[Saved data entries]
▶

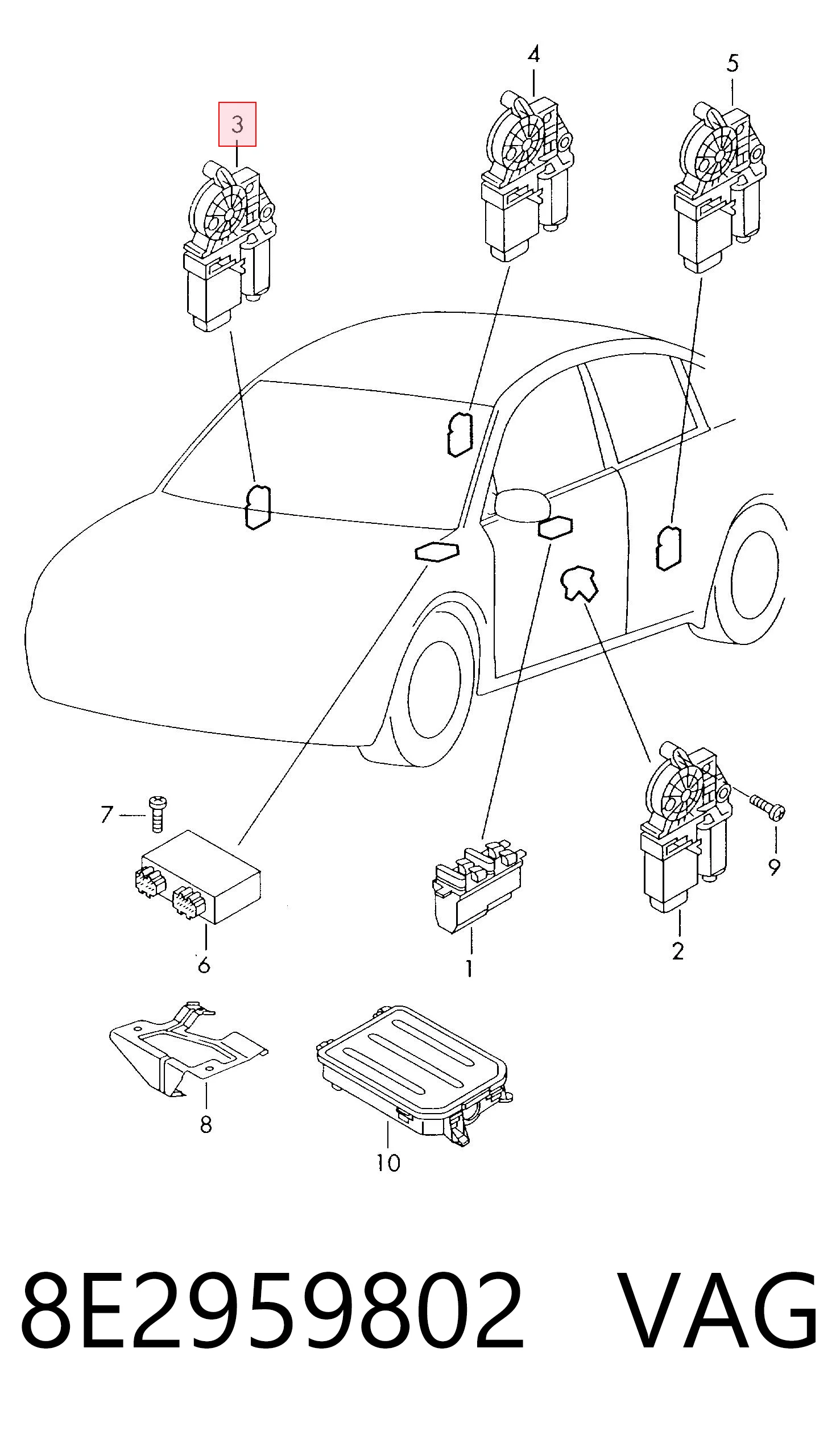 3
4
5
7
9
6
1
2
8
10
8E2959802 VAG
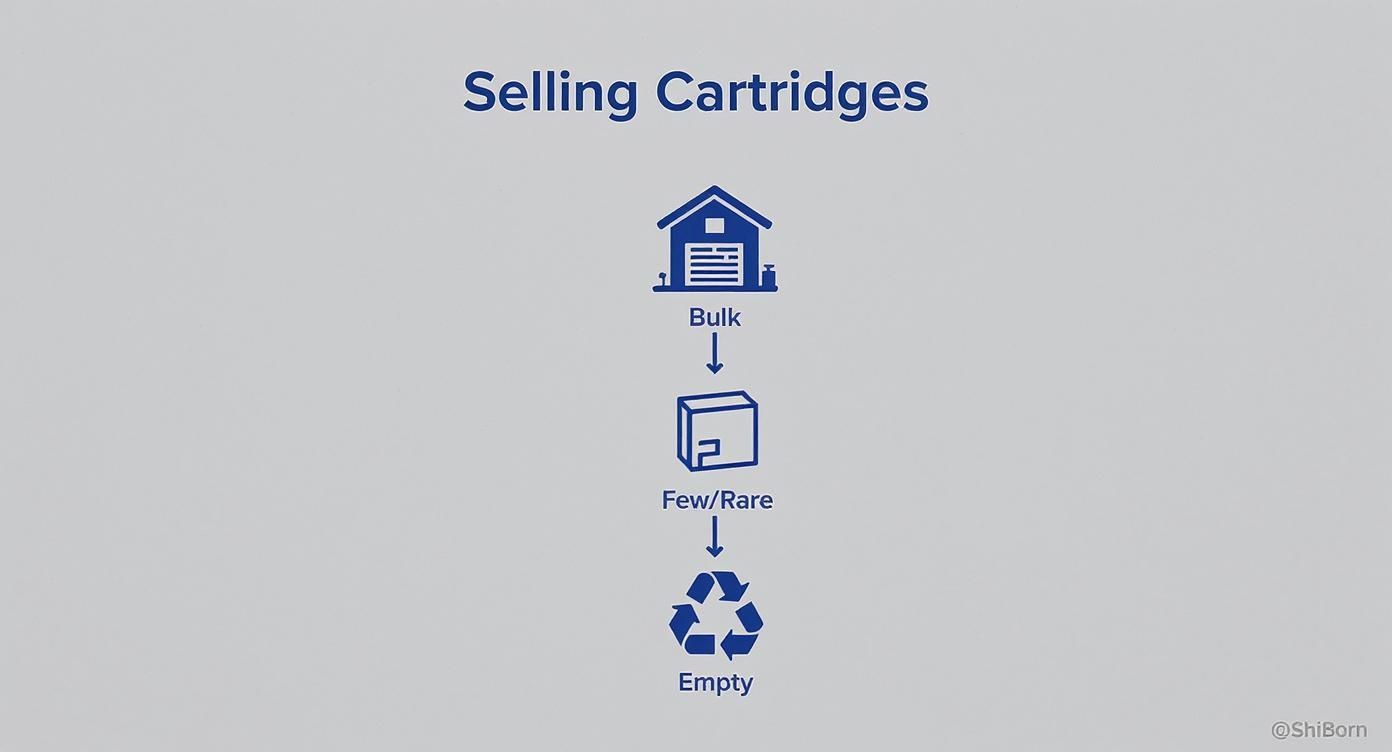 Selling Cartridges

Bulk

Few/Rare

Empty

@ShiBorn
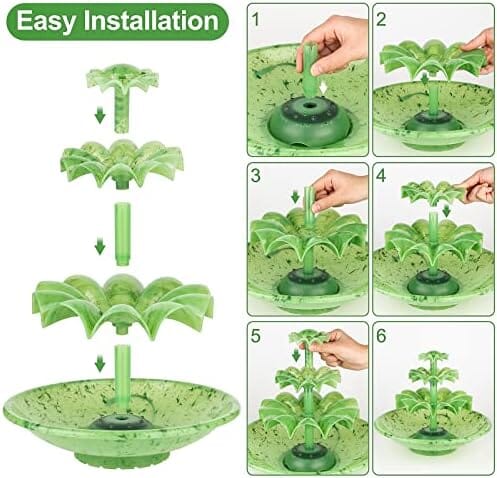 Easy Installation

1

2

3

4

5

6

◀

◆ WHAT THE TASK ASKS
Please set the records down again exactly as written. The pictures should not be included.

◆ EXERCISE SOLUTION
 3
4
5
7
9
6
1
2
8
10
8E2959802 VAG
 Selling Cartridges

Bulk

Few/Rare

Empty

@ShiBorn
 Easy Installation

1

2

3

4

5

6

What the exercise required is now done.